Here are some ways to find DUH! 

 

How to Find DUH!   


Price/Cash approximately 1 

When you find a near profitable or preferably profitable company that is trading at its cash book value, you have just found a DUH candidate. 

Think of this.

If you walked into your neighborhood McDonalds, and offered the owner of the McDonalds the cash in his till for his McDonalds, what do you think the response would be? Laughter most probably. Have fun, try it sometime. Go up to the owner and ask “Yes, that is right, I will give you 300 bucks for your franchise. Included in my splendid and smashing offer, you will sell me 400 bucks of cash in the till, your building, inventory, and your cash flow. Do you think they would take it or laugh at you? You bet they would laugh, or worse, tell you to buy a cheeseburger and get lost. 

The amazing thing is this does occasionally happen in the stock market. Often these companies are in sectors that are getting pummeled, and the companies may be having temporary problems. Sometimes, it is even easier though. A current example may be as of early 2000 Internet Consulting companies are being priced like this. Many of them can be turned profitable just by letting a few people go. Many of them have let people go. The Internet is not going away. DUH. I think we just found it.

At this point, there is almost no way to lose money on the investment. Someday, somebody somewhere, will want to buy it for more than the cash in the till. Even if they just offer the hard assets, I can sometimes double my money. Odds are these companies will take 12 to 18 months to turn around, but they are probably 2 to 4 + baggers. DUH!

However, when most people look at the charts of these things, take VIAN going from 70 to 4 in about a year, they get scared. Now is the time to act. If the company has a reasonable chance of survival and a good chance that it may someday turn a profit or be broken into its assets, then be forceful in your buying, but at the same time diversify into as many as you can find, just in case the market was right!

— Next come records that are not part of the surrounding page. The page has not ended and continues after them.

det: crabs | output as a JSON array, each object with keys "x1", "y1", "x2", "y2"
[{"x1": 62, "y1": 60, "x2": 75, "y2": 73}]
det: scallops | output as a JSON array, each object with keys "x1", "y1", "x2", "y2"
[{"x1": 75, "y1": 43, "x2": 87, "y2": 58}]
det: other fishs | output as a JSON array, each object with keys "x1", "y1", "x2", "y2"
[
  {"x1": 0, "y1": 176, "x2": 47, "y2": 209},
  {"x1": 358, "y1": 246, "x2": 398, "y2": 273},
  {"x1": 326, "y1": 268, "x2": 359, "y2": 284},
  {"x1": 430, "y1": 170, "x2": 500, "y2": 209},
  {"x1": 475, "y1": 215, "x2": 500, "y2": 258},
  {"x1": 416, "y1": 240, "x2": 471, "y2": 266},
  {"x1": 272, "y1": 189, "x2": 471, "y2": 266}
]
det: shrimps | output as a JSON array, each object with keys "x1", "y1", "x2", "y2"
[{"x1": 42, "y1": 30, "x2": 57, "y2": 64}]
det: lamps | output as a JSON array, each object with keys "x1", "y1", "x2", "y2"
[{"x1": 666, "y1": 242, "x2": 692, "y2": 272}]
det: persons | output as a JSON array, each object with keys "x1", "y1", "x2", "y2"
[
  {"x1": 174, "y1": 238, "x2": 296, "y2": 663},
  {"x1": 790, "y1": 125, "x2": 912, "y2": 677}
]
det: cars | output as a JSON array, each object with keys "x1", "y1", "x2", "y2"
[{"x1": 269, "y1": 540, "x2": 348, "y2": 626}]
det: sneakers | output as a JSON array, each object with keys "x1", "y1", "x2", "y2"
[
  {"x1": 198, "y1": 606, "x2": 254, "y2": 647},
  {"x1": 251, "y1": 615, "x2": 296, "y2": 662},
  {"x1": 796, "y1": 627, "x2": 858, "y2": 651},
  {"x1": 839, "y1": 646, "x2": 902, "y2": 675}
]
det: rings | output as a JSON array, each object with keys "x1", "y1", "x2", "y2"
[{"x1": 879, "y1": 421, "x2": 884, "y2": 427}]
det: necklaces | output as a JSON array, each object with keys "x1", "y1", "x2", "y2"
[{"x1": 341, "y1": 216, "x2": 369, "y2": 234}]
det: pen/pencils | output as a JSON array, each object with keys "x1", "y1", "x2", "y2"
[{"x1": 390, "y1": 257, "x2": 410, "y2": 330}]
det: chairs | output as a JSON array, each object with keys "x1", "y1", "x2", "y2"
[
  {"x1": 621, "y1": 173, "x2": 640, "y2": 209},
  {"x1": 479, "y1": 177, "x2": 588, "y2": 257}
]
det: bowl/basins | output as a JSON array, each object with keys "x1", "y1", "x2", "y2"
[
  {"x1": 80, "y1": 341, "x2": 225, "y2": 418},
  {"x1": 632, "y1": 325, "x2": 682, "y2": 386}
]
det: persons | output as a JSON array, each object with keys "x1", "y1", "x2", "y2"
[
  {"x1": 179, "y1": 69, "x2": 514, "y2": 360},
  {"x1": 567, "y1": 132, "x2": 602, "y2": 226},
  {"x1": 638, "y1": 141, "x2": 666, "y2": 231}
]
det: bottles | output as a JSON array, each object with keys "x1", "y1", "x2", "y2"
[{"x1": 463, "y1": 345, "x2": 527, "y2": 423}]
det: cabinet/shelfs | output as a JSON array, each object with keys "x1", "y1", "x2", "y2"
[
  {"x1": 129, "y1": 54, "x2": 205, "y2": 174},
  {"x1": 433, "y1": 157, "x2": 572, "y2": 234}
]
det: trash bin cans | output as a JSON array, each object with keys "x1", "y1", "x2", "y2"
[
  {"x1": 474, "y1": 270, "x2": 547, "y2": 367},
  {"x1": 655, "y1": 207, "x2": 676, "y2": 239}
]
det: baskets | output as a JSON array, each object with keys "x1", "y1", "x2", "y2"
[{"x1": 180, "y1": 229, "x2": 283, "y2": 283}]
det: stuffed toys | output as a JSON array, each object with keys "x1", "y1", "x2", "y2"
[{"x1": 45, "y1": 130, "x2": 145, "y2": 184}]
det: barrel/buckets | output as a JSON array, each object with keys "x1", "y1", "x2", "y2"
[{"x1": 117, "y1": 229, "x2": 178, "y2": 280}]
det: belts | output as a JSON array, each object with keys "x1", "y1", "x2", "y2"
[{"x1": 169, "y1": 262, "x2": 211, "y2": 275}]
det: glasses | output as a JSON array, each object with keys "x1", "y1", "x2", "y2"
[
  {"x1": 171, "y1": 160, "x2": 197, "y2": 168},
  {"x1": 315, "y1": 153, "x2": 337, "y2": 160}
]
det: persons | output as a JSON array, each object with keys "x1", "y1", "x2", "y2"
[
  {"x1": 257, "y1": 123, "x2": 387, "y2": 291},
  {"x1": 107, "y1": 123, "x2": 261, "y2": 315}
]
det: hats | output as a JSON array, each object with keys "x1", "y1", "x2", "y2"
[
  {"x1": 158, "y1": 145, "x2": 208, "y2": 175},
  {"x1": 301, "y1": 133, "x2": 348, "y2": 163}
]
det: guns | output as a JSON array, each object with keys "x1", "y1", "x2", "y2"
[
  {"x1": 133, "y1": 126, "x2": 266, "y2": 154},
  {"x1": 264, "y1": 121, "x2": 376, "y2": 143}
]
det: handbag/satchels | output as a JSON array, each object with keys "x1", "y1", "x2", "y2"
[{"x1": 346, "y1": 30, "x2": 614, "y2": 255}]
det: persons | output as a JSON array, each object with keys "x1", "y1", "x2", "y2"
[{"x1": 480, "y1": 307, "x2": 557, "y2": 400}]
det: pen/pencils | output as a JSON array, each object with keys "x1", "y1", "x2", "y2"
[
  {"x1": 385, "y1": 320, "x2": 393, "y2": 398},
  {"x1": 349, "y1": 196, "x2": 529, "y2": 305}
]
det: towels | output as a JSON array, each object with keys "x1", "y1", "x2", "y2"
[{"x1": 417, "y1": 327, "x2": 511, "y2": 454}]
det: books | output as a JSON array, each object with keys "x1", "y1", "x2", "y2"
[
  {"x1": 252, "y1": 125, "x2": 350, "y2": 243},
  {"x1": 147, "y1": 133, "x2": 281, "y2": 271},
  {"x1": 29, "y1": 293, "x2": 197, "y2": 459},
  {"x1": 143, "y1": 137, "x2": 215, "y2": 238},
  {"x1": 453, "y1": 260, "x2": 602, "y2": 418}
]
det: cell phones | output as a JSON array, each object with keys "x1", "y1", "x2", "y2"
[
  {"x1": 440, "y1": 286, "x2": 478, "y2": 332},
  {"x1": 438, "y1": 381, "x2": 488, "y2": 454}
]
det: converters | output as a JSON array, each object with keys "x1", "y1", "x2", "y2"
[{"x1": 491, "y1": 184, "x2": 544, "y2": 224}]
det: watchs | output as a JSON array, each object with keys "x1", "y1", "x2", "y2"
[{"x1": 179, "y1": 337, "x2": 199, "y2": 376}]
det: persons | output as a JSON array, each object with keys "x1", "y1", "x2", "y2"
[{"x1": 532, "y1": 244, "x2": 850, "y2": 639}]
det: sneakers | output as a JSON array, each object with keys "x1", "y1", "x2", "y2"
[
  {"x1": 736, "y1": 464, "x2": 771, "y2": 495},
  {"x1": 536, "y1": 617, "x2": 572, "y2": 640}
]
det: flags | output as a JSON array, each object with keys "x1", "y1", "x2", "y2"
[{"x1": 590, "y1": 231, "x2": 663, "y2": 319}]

When I evaluate a company, even those that I choose not to invest in, I will give a DUH price to it. This way the research is not without merit. If the stock market decides to move the price down to “DUH”, and nothing has really changed, I will go ahead and invest. At any time this allows me to move quickly, if there is ever a severe bear market, or a market crash. Bring on the bear, or an 87-style crash, because I am ready! As the market moves over DUH, I know where I want to buy.